Tuesday, September 7, 2010

Seeking Grace

As long as you think life or anyone owes you anything, you will suffer. This is what I’m learning right now.

Growing up I can’t say I ever remember a time when my life needs weren’t met. I never really worried about where my next meal would come from, how I would clothe myself, or if I would have a roof over my head. As an adult and parent all that has changed. Now I consistently worry how I will provide for my family and when I feel something is an obstacle to that I become angry.

So why is that? Maybe it’s my parental instincts. Like a caveman I have a natural instinct to want to care for and protect my tribe. Something creates a threat and naturally I want to destroy or remove it. The only problem is that now I’m supposed to be civilized. I feel the intensity of a caveman and the reason of a modern man at the same time. This inner struggle is grueling.

^^^^

What to do →
• a. According to the "Seeking Grace" post, how does the writer react on feeling that something is an obstacle to providing for the family?
• b. Carry on the "Seeking Grace" post past its last sentence, keeping its voice.

Listed records →
^^^^

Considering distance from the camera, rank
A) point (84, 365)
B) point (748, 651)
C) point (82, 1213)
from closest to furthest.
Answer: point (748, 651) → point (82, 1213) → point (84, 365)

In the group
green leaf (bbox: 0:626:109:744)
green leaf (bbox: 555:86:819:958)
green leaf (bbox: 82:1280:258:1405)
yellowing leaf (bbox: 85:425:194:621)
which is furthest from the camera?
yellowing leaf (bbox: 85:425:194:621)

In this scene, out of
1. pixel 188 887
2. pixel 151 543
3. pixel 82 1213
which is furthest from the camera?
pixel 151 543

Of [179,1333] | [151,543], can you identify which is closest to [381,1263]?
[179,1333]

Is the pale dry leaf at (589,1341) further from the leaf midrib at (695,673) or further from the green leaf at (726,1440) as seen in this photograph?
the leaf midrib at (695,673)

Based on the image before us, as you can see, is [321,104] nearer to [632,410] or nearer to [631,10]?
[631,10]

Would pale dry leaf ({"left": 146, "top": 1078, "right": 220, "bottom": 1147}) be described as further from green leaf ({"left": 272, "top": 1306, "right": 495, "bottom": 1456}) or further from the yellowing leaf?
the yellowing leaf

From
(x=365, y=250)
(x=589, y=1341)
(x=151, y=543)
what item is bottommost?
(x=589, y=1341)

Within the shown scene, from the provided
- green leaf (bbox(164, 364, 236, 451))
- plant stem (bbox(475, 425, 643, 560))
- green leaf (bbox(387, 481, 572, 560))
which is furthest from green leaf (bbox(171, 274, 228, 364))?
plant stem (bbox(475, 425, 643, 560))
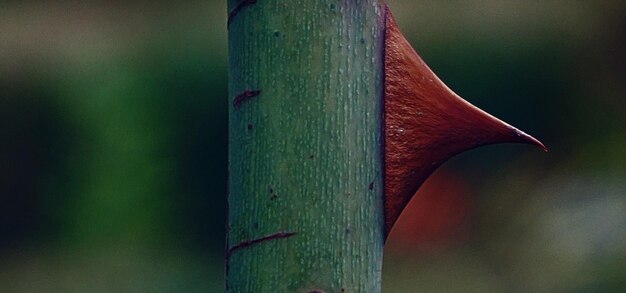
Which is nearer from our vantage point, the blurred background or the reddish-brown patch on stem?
the reddish-brown patch on stem

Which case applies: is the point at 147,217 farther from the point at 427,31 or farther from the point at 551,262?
the point at 551,262

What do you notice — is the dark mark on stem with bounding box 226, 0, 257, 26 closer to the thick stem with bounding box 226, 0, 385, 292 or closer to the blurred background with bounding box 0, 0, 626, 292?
the thick stem with bounding box 226, 0, 385, 292

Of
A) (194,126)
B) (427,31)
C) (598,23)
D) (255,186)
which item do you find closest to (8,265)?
(194,126)

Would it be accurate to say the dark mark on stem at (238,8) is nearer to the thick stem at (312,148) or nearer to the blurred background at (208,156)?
the thick stem at (312,148)

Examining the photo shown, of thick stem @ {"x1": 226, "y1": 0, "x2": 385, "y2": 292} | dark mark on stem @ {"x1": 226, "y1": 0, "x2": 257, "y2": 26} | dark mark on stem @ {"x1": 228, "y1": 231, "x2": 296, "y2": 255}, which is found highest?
dark mark on stem @ {"x1": 226, "y1": 0, "x2": 257, "y2": 26}

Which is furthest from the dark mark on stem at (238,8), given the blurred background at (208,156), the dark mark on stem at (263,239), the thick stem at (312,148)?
the blurred background at (208,156)

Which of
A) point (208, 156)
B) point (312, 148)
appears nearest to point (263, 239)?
point (312, 148)

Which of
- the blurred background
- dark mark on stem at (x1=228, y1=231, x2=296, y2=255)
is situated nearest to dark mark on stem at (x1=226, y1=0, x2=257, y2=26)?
dark mark on stem at (x1=228, y1=231, x2=296, y2=255)

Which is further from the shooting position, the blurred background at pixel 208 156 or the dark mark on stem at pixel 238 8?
the blurred background at pixel 208 156

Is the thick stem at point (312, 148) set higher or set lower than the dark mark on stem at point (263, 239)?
higher
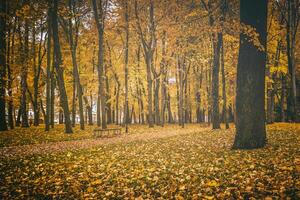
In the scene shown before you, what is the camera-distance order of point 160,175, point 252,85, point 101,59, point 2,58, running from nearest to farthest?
point 160,175, point 252,85, point 2,58, point 101,59

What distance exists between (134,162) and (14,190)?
4002mm

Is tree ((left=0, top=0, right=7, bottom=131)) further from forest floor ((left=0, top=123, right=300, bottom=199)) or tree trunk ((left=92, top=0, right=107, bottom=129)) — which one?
forest floor ((left=0, top=123, right=300, bottom=199))

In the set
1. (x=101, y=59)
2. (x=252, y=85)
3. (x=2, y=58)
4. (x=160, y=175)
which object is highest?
(x=2, y=58)

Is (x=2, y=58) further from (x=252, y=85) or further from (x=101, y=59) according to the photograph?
(x=252, y=85)

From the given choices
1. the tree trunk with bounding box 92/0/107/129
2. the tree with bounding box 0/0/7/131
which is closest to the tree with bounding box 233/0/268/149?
the tree trunk with bounding box 92/0/107/129

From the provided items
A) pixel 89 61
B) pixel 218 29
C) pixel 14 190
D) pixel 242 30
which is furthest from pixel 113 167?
pixel 89 61

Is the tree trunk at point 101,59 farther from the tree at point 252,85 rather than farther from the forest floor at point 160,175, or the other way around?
the tree at point 252,85

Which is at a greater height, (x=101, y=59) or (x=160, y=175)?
(x=101, y=59)

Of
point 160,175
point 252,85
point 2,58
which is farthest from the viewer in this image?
point 2,58

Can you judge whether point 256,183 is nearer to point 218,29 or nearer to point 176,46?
point 218,29

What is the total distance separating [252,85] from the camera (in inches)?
368

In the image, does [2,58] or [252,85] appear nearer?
[252,85]

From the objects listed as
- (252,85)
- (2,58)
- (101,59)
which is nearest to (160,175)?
(252,85)

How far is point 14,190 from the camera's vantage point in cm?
675
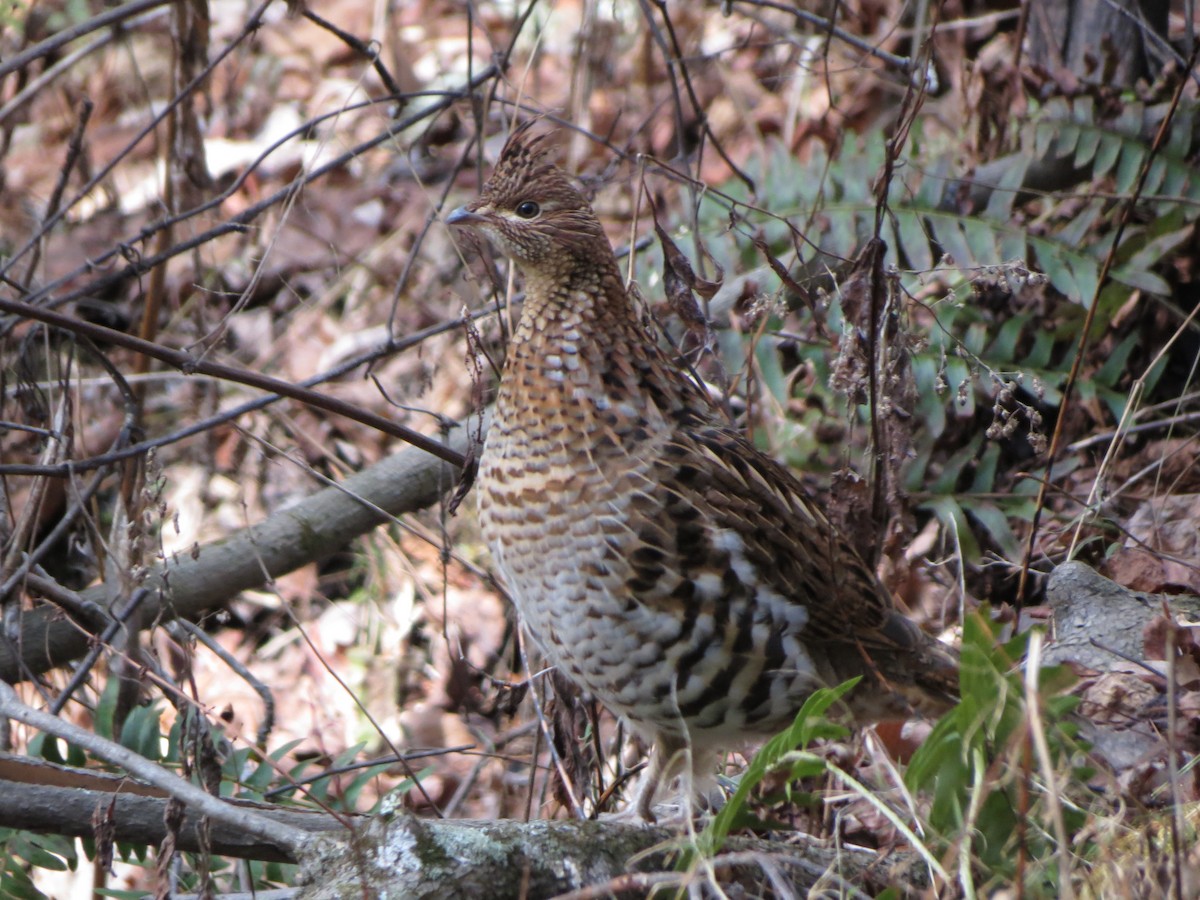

^^^^

Responses for each task →
• a. The writer becomes angry.

• b.
As I sit here writing this I’m realizing I’m on a distorted mind trip. Everything I have written in this blog points to the truth that positive things manifest in life when you develop the right thinking, attitude, and behaviors. I also write a lot about being in the moment. When you stress about the past or worry about the future you step out of the moment and begin to suffer.

Writing about the truth of life is easy. Living it consistently is not. Therefore, I will be patient with myself right now and let the healing begin. I also recommend you do the same. This is tonight’s lesson.